▶ _練習問題_:
1. 抜粋の内容に基づき、次の問いに答えよ。
(a) 課題の部分で、支持可動部は何と何を連結するものとされているか。
(b) 提供される動電型スピーカーは、どのような機器に取り付けるのに適するとされているか。
(c) 解決手段の部分で、中央直線部に対応して規定される平面は何と呼ばれているか。
2. 抜粋のうち、「エッジおよびこれを用いた動電型スピーカー」で始まり「部と、がそれぞれ形成される。」で終わる部分を、一字一句違えずに書き写せ。

▶ _抜粋本文_:

....

説明

エッジおよびこれを用いた動電型スピーカー

【課題】 内周部と外周部とを連結する支持可動部を含む細長形のエッジを備える動電型スピーカーに関し、再生音圧周波数特性のピーク・ディップを抑制することができ、能率が高くて再生音圧レベルも十分高く、再生音声品質に優れてディスプレイ等の機器に取り付けるのに適する動電型スピーカーを提供する。
【解決手段】 エッジの角ロール部の断面形状において、角ロール部の中央直線部の長さと、内周直線部の長さと、外周直線部の長さと、がそれぞれ、長辺部から短辺部に至るまでの間に最小から最大に増長してから再び最小に減短して、中央直線部に対応して規定される平面である中央平面部と、内周直線部に対応して規定される曲面である内周立壁部と、外周直線部に対応して規定される曲面である外周立壁部と、がそれぞれ形成される。

....

▶ _提供資料_:
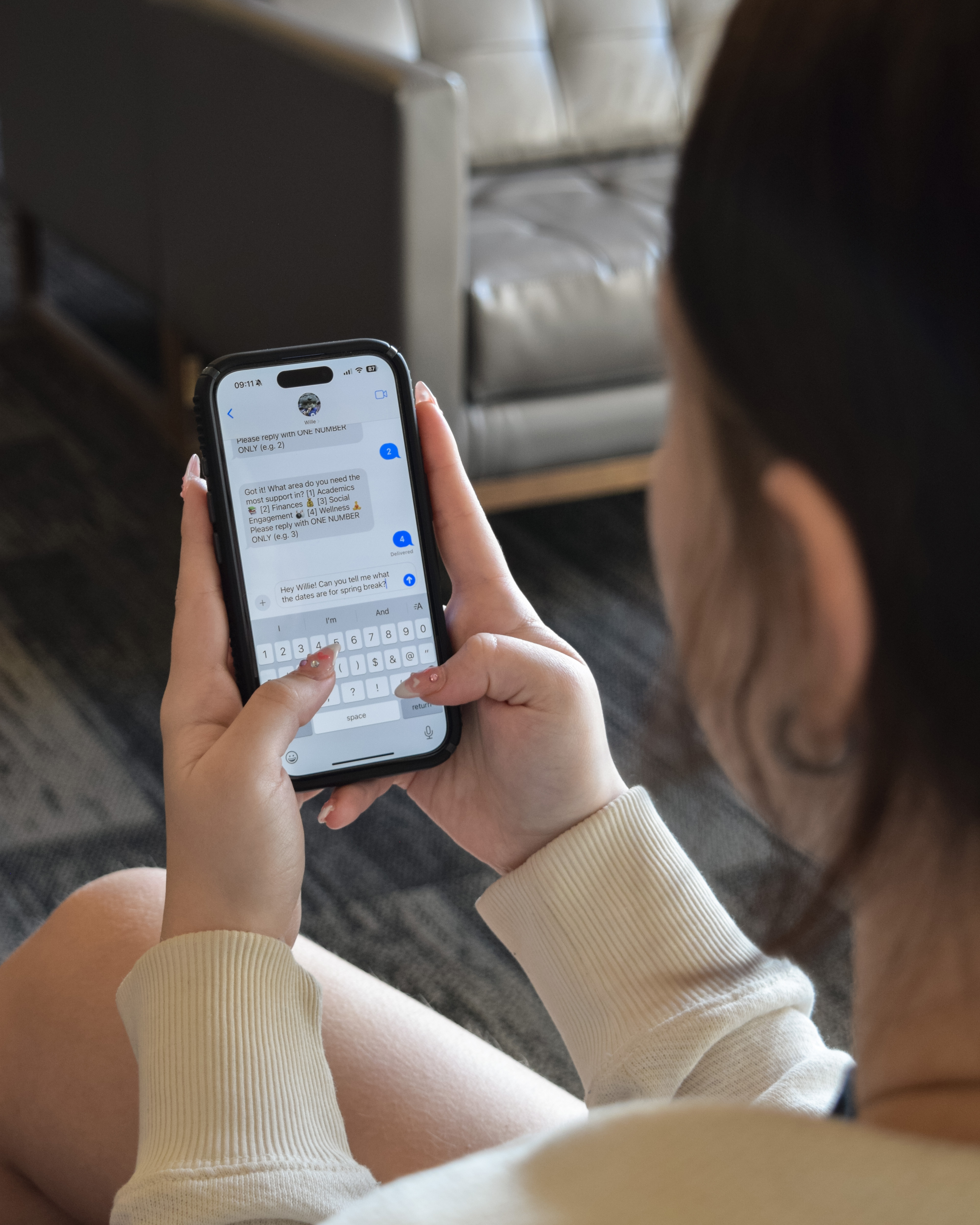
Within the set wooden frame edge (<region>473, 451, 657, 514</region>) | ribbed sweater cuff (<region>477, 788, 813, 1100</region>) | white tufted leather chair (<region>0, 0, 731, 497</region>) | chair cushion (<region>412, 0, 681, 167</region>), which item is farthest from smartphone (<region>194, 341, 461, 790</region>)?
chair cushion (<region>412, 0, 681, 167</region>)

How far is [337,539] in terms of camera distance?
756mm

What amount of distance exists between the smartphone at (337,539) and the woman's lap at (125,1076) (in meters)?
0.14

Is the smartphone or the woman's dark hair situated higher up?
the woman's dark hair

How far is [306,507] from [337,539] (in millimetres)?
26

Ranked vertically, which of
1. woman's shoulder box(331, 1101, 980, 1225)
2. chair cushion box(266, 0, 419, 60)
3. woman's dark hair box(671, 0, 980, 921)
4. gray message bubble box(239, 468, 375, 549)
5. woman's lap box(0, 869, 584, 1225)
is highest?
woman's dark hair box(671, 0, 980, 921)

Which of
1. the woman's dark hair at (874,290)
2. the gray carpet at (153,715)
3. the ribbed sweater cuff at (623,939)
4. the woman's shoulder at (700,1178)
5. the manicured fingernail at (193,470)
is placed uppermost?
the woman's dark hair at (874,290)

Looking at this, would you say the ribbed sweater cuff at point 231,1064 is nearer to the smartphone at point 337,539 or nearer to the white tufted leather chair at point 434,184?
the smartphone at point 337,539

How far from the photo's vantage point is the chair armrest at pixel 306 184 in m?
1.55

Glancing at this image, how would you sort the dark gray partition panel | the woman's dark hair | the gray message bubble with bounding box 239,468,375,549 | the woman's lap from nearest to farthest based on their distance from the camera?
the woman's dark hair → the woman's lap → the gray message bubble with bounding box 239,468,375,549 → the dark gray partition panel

....

▶ _問題の解答_:
1.
(a) 内周部と外周部
(b) ディスプレイ等の機器
(c) 中央平面部

2.
エッジおよびこれを用いた動電型スピーカー

【課題】 内周部と外周部とを連結する支持可動部を含む細長形のエッジを備える動電型スピーカーに関し、再生音圧周波数特性のピーク・ディップを抑制することができ、能率が高くて再生音圧レベルも十分高く、再生音声品質に優れてディスプレイ等の機器に取り付けるのに適する動電型スピーカーを提供する。
【解決手段】 エッジの角ロール部の断面形状において、角ロール部の中央直線部の長さと、内周直線部の長さと、外周直線部の長さと、がそれぞれ、長辺部から短辺部に至るまでの間に最小から最大に増長してから再び最小に減短して、中央直線部に対応して規定される平面である中央平面部と、内周直線部に対応して規定される曲面である内周立壁部と、外周直線部に対応して規定される曲面である外周立壁部と、がそれぞれ形成される。